▶ Texto para leer
——————

Viajar se ha convertido en el motor y en el centro de mi vida y lo digo sin titubear. Ya no me interesan ni carros, ni casas, ni cuentas de banco. Ahora mis retos personales y proyectos de vida giran en torno a los viajes y de las experiencias que se fabrican en la carretera. Hoy por hoy y mirando mi pasado, recuerdo con nostalgia y alegría el camino que me ha enseñado a madurar mis anhelos y que me ha permitido conocer tantos lugares y personas en tan poco tiempo. Todos esos recuerdos me arrancan sonrisas, al mismo tiempo que hacen preguntarme sobre ese primer viaje detonador y sus benéficas consecuencias en mi presente.
Aprovecho un ratico en medio del jolgorio decembrino y de balances anuales, para darme a la difícil tarea de revolcar los recuerdos y de adentrarme en ese pasado a veces doloroso y a veces jocoso; intento buscar el momento clave en el que mi vida se echó sin remedio a la viajadera.

——————

▶ Con la información
(1) Enumera las cosas que, según el texto sobre los viajes, ya no le interesan a quien escribe.
(2) Prosigue el texto sobre los viajes a partir de su última oración.
El listado no guarda relación alguna con el texto sobre los viajes.

▶ Datos proporcionados

——————

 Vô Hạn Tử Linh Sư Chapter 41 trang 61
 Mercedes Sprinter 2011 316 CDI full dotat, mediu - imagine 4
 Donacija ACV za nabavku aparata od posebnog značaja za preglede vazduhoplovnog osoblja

——————

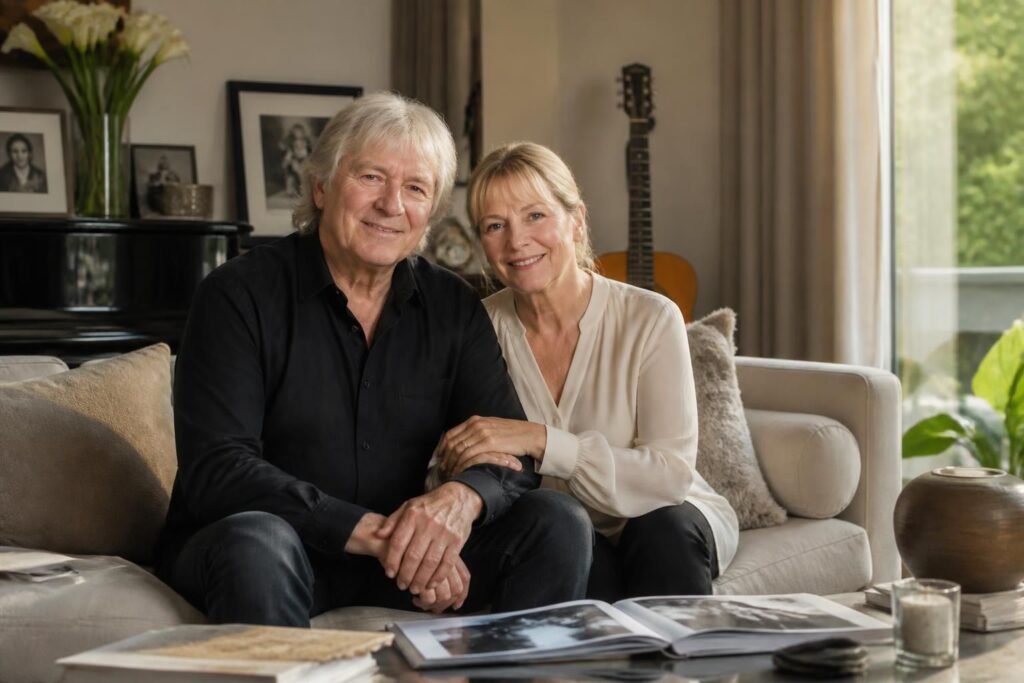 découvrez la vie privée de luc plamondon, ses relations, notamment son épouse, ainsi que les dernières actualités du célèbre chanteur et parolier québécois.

——————

▶ Respuestas
(1) Carros, casas y cuentas de banco.

(2)
Los consejos del mar Atlántico de Santa Marta Colombia
Cierro los ojos y me esfuerzo para evocar los recuerdos de infancia. Mi memoria me lleva a la playa del Rodadero en la ciudad costera de Santa Marta en Colombia. En mi recuerdo tengo cuatro años y me encuentro sentado en la playa sobre una toalla verde de pescaditos. Estoy haciendo muecas infantiles mientras devoraba un mango verde con sal y limón. El hecho de acordarme hace que el olor a sal marina, a mariscos y a ceviche sea tan fuerte que me hacen salivar.
En medio de mis muecas veo a mi madre observar fijamente el mar infinito, como si le preguntara algo. Dicen que el mar es buen consejero. No podría decirles cuanto tiempo exacto transcurrió. Yo tuve el tiempo de comer la mitad de un mango. Ella se gira y nos mira con una sonrisa alentadora…como si tuviese la respuesta que tanto necesitaba.
El deceso de mi padre unos días antes cambiaría nuestra cotidianidad costeña y de paso el rumbo de nuestras vidas. Al parecer el mar Atlántico le había dicho a mi mamá de parar las lágrimas, de alejarse para siempre de la playa y del pasado vivido en Santa Marta. Ella acató sin reparo.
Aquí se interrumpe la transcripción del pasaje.